This exercise calls for retyping every line below exactly, with the images omitted.
--- --- ---
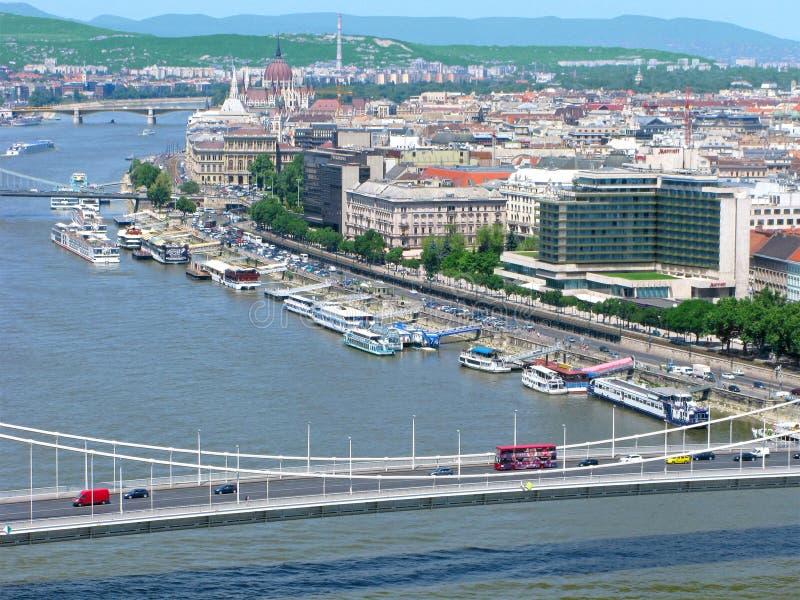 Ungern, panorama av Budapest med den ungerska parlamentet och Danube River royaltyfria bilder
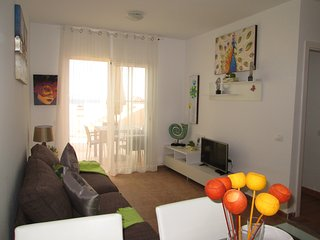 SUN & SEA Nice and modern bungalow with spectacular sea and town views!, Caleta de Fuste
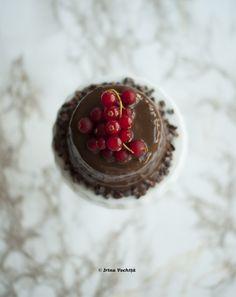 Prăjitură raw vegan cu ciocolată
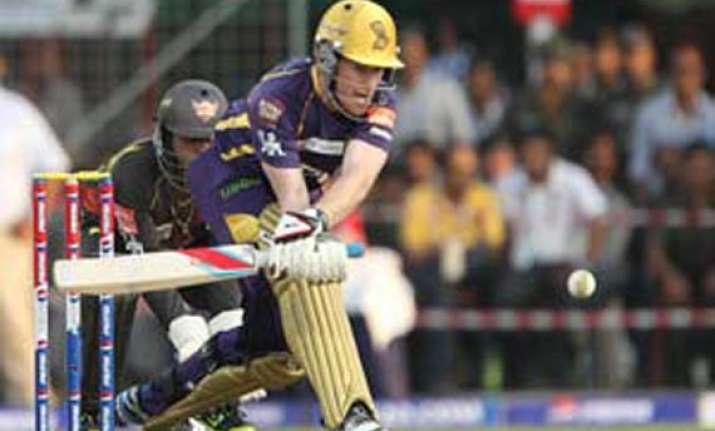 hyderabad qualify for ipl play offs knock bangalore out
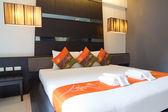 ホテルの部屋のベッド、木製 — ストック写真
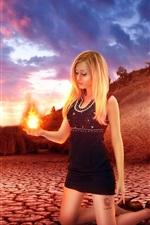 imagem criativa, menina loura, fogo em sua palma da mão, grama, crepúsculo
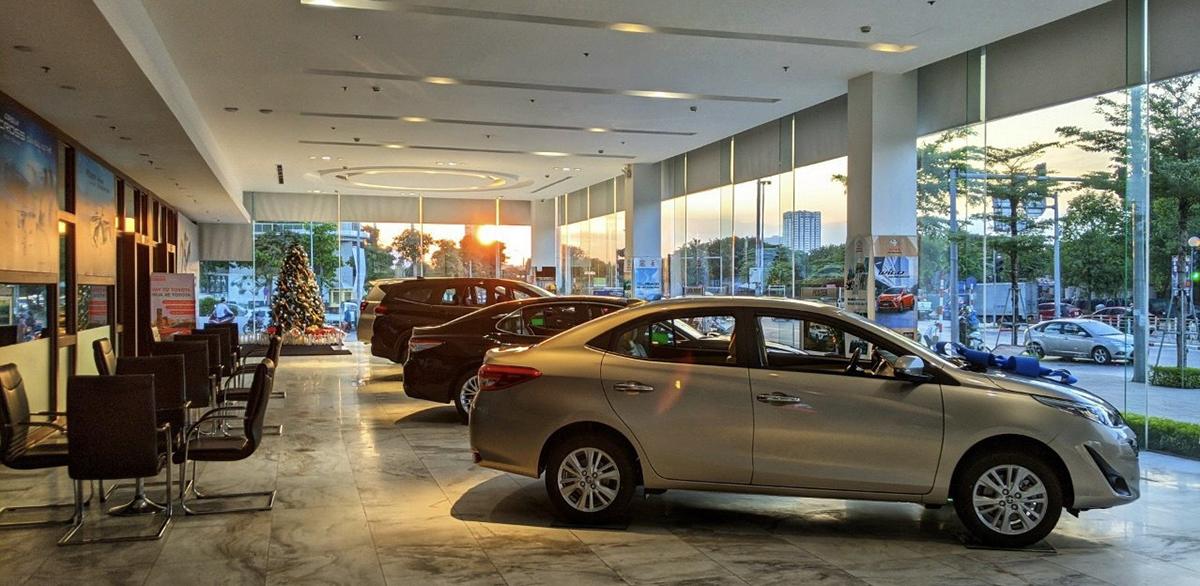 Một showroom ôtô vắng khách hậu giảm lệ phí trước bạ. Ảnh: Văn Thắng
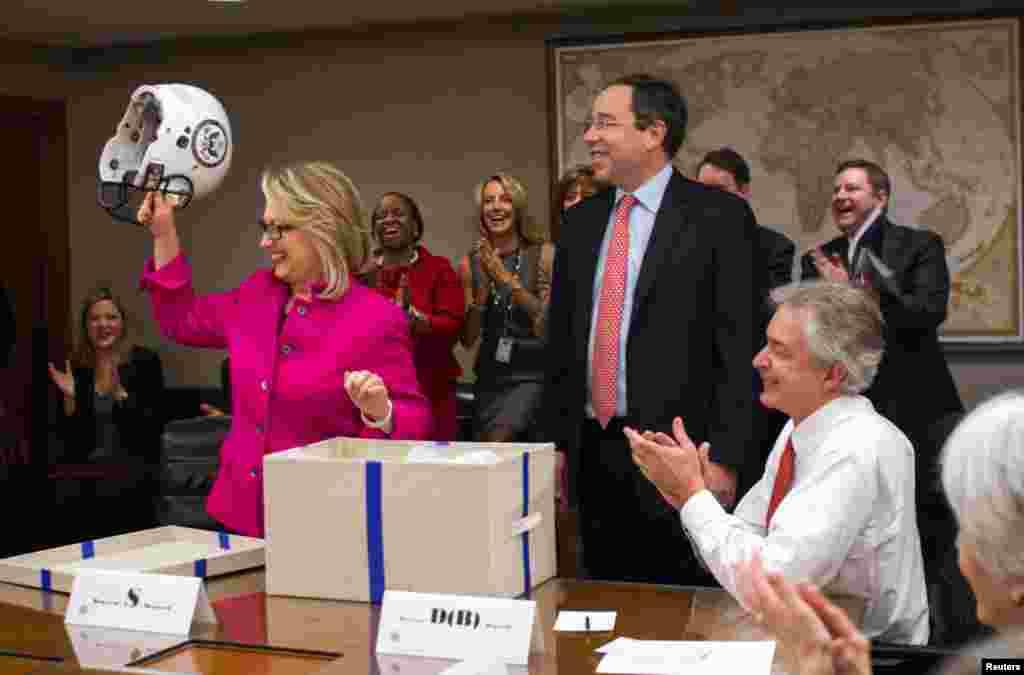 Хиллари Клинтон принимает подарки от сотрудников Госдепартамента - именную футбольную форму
--- --- ---
# SOLUTION
 Ungern, panorama av Budapest med den ungerska parlamentet och Danube River royaltyfria bilder
 SUN & SEA Nice and modern bungalow with spectacular sea and town views!, Caleta de Fuste
 Prăjitură raw vegan cu ciocolată
 hyderabad qualify for ipl play offs knock bangalore out
 ホテルの部屋のベッド、木製 — ストック写真
 imagem criativa, menina loura, fogo em sua palma da mão, grama, crepúsculo
 Một showroom ôtô vắng khách hậu giảm lệ phí trước bạ. Ảnh: Văn Thắng
 Хиллари Клинтон принимает подарки от сотрудников Госдепартамента - именную футбольную форму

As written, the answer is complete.